Twenty-seven % of bacterial isolates were able to tolerate PEG concentration above 10% (−0.3 Mpa) and isolate 11-2F was tolerant to PEG concentration as high as 15% (0.45 Mpa). Similarly, 21.6% of the bacterial isolate was found tolerating salt concentration of 50 g/L, isolates 14P and 5JD were found to endure up to 90 g/L salt concentration (Table 1).
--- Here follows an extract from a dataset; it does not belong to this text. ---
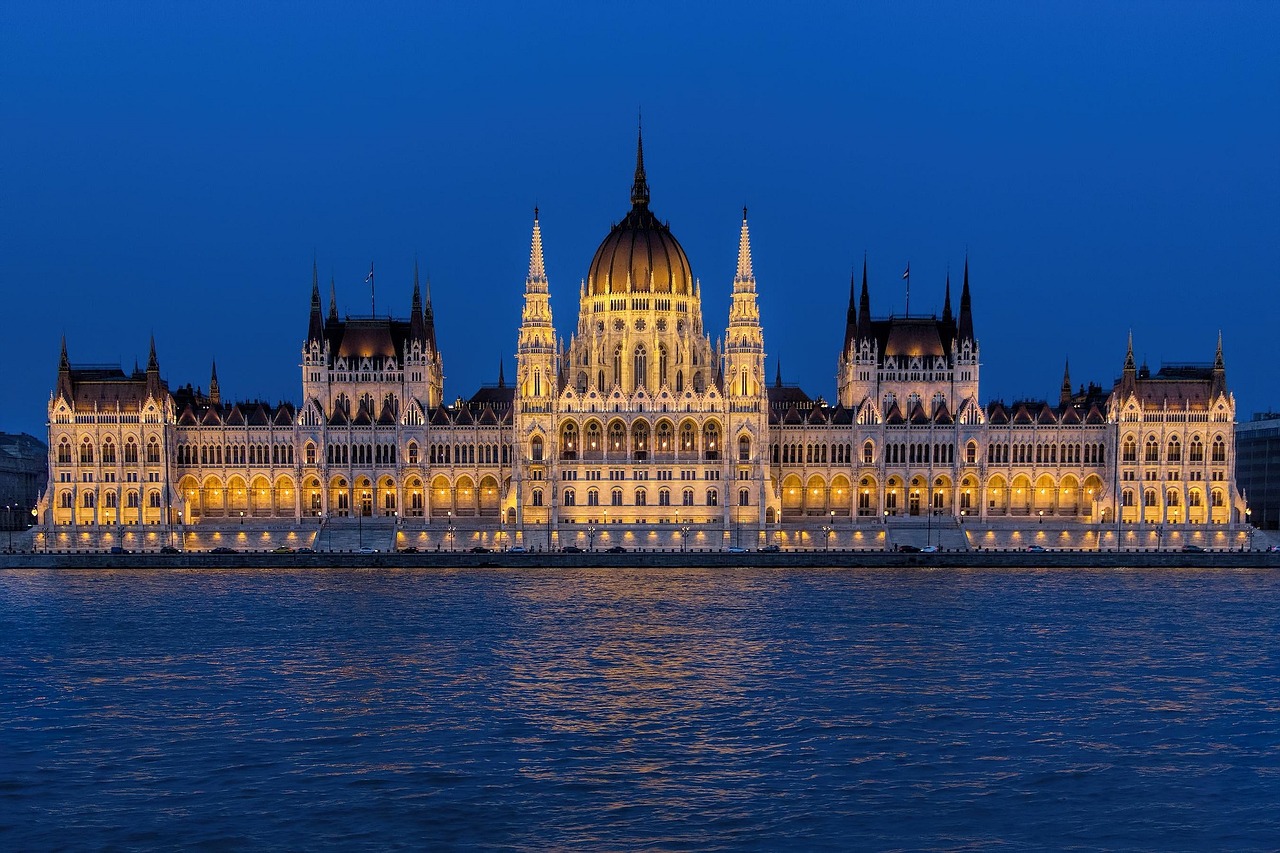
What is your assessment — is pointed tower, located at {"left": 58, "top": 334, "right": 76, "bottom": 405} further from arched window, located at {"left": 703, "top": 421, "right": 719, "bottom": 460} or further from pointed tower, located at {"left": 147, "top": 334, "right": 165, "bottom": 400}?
arched window, located at {"left": 703, "top": 421, "right": 719, "bottom": 460}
Under normal conditions, all the test bacteria recorded various level of plant growth promotion in comparison with control. Except isolate 22F1all were able to increase the root length (RL) and isolate 14P recorded significantly (P ≤ 0.05) highest RL (17.75 cm) followed by 11G (16.78 cm). Concerning shoot length (SL) best results were recorded by isolate 11G (26.78 cm) followed by 4F2 (26.43 cm). Whereas in case of dry weight (DW) yield, 4F1 showed highest (0.78 g/seedling) which was closely followed by 5C (0.72 g/seedling) over other isolates and control (0.2 g/seedling). Similarly, leaf area (LA) was found increased significantly (P ≤ 0.05) in seedlings raised from 5C isolate treatment (50.02 mm2) closely followed by isolate 7D (49.82 mm2) > 5JD (49.72 mm2) > 14P (49.34 mm2) > 20B (49.3 mm2) > 11-2I (48.95 mm2) > 18D (47.12 mm2) over control (40.6 mm2) (Table 1, Supplementary Fig. S1).
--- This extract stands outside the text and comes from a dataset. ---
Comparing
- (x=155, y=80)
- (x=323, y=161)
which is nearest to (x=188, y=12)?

In our studies to find out the better bacterial strains for further screening, we developed a score chart by giving weight for each beneficial traits of bacteria (Table 2). Highest weight of 100% was given to ACCd activity, as this character was our point of interest, which ensures the selection of better ACCd producing bacteria. Other traits were given weight depending upon their importance in the present study (Table 2). Based on the weight, a score was assigned to each bacteria for each beneficial traits. The highest total score of 621.3 was recorded to isolate 11G followed by 14P (615.7) (Fig. 1). Thirteen bacteria which scored more than 400 were shortlisted for second stage screening.

Table 2.

Weight and maximum value obtained for each beneficial traits tested for ACCd rhizobacteria.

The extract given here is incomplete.